== Source material

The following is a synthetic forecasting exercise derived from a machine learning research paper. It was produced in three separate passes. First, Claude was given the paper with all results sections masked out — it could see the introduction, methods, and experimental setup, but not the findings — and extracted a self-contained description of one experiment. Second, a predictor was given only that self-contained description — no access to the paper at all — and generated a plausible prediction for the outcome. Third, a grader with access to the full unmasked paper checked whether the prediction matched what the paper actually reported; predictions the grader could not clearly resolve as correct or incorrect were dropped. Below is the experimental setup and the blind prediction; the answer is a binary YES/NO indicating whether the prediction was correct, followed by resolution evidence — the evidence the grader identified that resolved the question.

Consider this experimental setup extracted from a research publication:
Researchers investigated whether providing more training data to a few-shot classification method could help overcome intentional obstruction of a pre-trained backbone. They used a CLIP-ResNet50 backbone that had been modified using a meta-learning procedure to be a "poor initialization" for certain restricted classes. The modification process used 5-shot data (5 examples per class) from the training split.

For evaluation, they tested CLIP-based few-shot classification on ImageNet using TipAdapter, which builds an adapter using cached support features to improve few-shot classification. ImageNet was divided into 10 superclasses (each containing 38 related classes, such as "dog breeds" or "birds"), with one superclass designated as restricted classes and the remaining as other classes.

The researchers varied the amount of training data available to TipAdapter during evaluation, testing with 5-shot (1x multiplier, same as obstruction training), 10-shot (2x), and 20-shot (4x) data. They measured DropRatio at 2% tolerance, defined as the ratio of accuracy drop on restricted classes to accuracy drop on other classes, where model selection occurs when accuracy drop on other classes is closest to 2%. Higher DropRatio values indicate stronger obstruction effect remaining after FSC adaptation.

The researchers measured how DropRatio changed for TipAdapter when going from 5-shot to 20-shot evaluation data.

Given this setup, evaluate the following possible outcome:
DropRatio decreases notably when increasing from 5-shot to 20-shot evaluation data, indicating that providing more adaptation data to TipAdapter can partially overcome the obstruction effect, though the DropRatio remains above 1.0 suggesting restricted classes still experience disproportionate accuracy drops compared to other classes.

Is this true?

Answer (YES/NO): NO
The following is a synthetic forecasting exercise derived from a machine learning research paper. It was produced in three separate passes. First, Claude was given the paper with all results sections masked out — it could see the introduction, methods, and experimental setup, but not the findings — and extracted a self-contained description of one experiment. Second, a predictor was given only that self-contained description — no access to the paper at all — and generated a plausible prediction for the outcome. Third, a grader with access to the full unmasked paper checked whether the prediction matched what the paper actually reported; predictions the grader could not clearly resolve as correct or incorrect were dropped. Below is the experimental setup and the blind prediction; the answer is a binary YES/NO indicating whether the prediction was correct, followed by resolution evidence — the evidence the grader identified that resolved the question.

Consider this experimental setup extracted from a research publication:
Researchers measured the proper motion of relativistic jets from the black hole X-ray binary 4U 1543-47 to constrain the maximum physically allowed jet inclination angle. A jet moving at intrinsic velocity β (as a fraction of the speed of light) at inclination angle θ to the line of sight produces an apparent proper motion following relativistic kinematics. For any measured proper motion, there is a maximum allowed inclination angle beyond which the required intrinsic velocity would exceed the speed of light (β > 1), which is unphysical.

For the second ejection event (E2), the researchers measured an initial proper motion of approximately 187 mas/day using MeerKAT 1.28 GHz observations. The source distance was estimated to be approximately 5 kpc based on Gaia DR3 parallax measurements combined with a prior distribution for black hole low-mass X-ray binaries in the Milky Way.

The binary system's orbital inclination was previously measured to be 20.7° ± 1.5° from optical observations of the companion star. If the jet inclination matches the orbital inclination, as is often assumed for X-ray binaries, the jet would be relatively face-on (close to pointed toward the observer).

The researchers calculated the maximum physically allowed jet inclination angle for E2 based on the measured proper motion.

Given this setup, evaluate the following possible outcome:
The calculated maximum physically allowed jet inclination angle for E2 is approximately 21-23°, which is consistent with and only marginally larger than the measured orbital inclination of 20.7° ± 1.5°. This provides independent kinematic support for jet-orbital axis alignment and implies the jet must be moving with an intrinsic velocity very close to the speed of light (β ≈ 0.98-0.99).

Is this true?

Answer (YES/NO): YES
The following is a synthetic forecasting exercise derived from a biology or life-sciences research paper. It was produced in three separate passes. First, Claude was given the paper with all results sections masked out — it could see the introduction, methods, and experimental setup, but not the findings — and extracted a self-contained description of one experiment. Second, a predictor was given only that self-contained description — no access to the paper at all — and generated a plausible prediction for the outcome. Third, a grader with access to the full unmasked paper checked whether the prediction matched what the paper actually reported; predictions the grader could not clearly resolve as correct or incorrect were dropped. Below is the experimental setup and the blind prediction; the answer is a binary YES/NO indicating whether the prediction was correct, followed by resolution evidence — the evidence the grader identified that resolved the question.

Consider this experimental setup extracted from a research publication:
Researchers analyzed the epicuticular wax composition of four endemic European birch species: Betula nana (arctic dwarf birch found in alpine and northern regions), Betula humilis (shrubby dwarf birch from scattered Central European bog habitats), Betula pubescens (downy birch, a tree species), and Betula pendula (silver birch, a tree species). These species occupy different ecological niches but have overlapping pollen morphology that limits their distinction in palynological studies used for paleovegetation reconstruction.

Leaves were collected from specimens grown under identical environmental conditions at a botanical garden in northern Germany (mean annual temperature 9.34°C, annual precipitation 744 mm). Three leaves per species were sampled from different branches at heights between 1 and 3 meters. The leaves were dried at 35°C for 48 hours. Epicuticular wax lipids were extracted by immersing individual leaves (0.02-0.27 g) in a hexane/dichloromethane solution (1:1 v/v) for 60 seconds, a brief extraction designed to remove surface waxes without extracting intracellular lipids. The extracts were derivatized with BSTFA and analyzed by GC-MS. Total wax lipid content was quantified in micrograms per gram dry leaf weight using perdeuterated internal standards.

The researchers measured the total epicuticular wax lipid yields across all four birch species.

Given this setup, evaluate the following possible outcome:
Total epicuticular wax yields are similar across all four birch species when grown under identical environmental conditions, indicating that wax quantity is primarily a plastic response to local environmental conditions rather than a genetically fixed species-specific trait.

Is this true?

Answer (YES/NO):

====

▶ _What you have to do_
Give back the records above, character for character.

▶ _Output below_
The following is a synthetic forecasting exercise derived from a machine learning research paper. It was produced in three separate passes. First, Claude was given the paper with all results sections masked out — it could see the introduction, methods, and experimental setup, but not the findings — and extracted a self-contained description of one experiment. Second, a predictor was given only that self-contained description — no access to the paper at all — and generated a plausible prediction for the outcome. Third, a grader with access to the full unmasked paper checked whether the prediction matched what the paper actually reported; predictions the grader could not clearly resolve as correct or incorrect were dropped. Below is the experimental setup and the blind prediction; the answer is a binary YES/NO indicating whether the prediction was correct, followed by resolution evidence — the evidence the grader identified that resolved the question.

Consider this experimental setup extracted from a research publication:
Researchers investigated whether providing more training data to a few-shot classification method could help overcome intentional obstruction of a pre-trained backbone. They used a CLIP-ResNet50 backbone that had been modified using a meta-learning procedure to be a "poor initialization" for certain restricted classes. The modification process used 5-shot data (5 examples per class) from the training split.

For evaluation, they tested CLIP-based few-shot classification on ImageNet using TipAdapter, which builds an adapter using cached support features to improve few-shot classification. ImageNet was divided into 10 superclasses (each containing 38 related classes, such as "dog breeds" or "birds"), with one superclass designated as restricted classes and the remaining as other classes.

The researchers varied the amount of training data available to TipAdapter during evaluation, testing with 5-shot (1x multiplier, same as obstruction training), 10-shot (2x), and 20-shot (4x) data. They measured DropRatio at 2% tolerance, defined as the ratio of accuracy drop on restricted classes to accuracy drop on other classes, where model selection occurs when accuracy drop on other classes is closest to 2%. Higher DropRatio values indicate stronger obstruction effect remaining after FSC adaptation.

The researchers measured how DropRatio changed for TipAdapter when going from 5-shot to 20-shot evaluation data.

Given this setup, evaluate the following possible outcome:
DropRatio decreases notably when increasing from 5-shot to 20-shot evaluation data, indicating that providing more adaptation data to TipAdapter can partially overcome the obstruction effect, though the DropRatio remains above 1.0 suggesting restricted classes still experience disproportionate accuracy drops compared to other classes.

Is this true?

Answer (YES/NO): NO
The following is a synthetic forecasting exercise derived from a machine learning research paper. It was produced in three separate passes. First, Claude was given the paper with all results sections masked out — it could see the introduction, methods, and experimental setup, but not the findings — and extracted a self-contained description of one experiment. Second, a predictor was given only that self-contained description — no access to the paper at all — and generated a plausible prediction for the outcome. Third, a grader with access to the full unmasked paper checked whether the prediction matched what the paper actually reported; predictions the grader could not clearly resolve as correct or incorrect were dropped. Below is the experimental setup and the blind prediction; the answer is a binary YES/NO indicating whether the prediction was correct, followed by resolution evidence — the evidence the grader identified that resolved the question.

Consider this experimental setup extracted from a research publication:
Researchers measured the proper motion of relativistic jets from the black hole X-ray binary 4U 1543-47 to constrain the maximum physically allowed jet inclination angle. A jet moving at intrinsic velocity β (as a fraction of the speed of light) at inclination angle θ to the line of sight produces an apparent proper motion following relativistic kinematics. For any measured proper motion, there is a maximum allowed inclination angle beyond which the required intrinsic velocity would exceed the speed of light (β > 1), which is unphysical.

For the second ejection event (E2), the researchers measured an initial proper motion of approximately 187 mas/day using MeerKAT 1.28 GHz observations. The source distance was estimated to be approximately 5 kpc based on Gaia DR3 parallax measurements combined with a prior distribution for black hole low-mass X-ray binaries in the Milky Way.

The binary system's orbital inclination was previously measured to be 20.7° ± 1.5° from optical observations of the companion star. If the jet inclination matches the orbital inclination, as is often assumed for X-ray binaries, the jet would be relatively face-on (close to pointed toward the observer).

The researchers calculated the maximum physically allowed jet inclination angle for E2 based on the measured proper motion.

Given this setup, evaluate the following possible outcome:
The calculated maximum physically allowed jet inclination angle for E2 is approximately 21-23°, which is consistent with and only marginally larger than the measured orbital inclination of 20.7° ± 1.5°. This provides independent kinematic support for jet-orbital axis alignment and implies the jet must be moving with an intrinsic velocity very close to the speed of light (β ≈ 0.98-0.99).

Is this true?

Answer (YES/NO): YES
The following is a synthetic forecasting exercise derived from a biology or life-sciences research paper. It was produced in three separate passes. First, Claude was given the paper with all results sections masked out — it could see the introduction, methods, and experimental setup, but not the findings — and extracted a self-contained description of one experiment. Second, a predictor was given only that self-contained description — no access to the paper at all — and generated a plausible prediction for the outcome. Third, a grader with access to the full unmasked paper checked whether the prediction matched what the paper actually reported; predictions the grader could not clearly resolve as correct or incorrect were dropped. Below is the experimental setup and the blind prediction; the answer is a binary YES/NO indicating whether the prediction was correct, followed by resolution evidence — the evidence the grader identified that resolved the question.

Consider this experimental setup extracted from a research publication:
Researchers analyzed the epicuticular wax composition of four endemic European birch species: Betula nana (arctic dwarf birch found in alpine and northern regions), Betula humilis (shrubby dwarf birch from scattered Central European bog habitats), Betula pubescens (downy birch, a tree species), and Betula pendula (silver birch, a tree species). These species occupy different ecological niches but have overlapping pollen morphology that limits their distinction in palynological studies used for paleovegetation reconstruction.

Leaves were collected from specimens grown under identical environmental conditions at a botanical garden in northern Germany (mean annual temperature 9.34°C, annual precipitation 744 mm). Three leaves per species were sampled from different branches at heights between 1 and 3 meters. The leaves were dried at 35°C for 48 hours. Epicuticular wax lipids were extracted by immersing individual leaves (0.02-0.27 g) in a hexane/dichloromethane solution (1:1 v/v) for 60 seconds, a brief extraction designed to remove surface waxes without extracting intracellular lipids. The extracts were derivatized with BSTFA and analyzed by GC-MS. Total wax lipid content was quantified in micrograms per gram dry leaf weight using perdeuterated internal standards.

The researchers measured the total epicuticular wax lipid yields across all four birch species.

Given this setup, evaluate the following possible outcome:
Total epicuticular wax yields are similar across all four birch species when grown under identical environmental conditions, indicating that wax quantity is primarily a plastic response to local environmental conditions rather than a genetically fixed species-specific trait.

Is this true?

Answer (YES/NO):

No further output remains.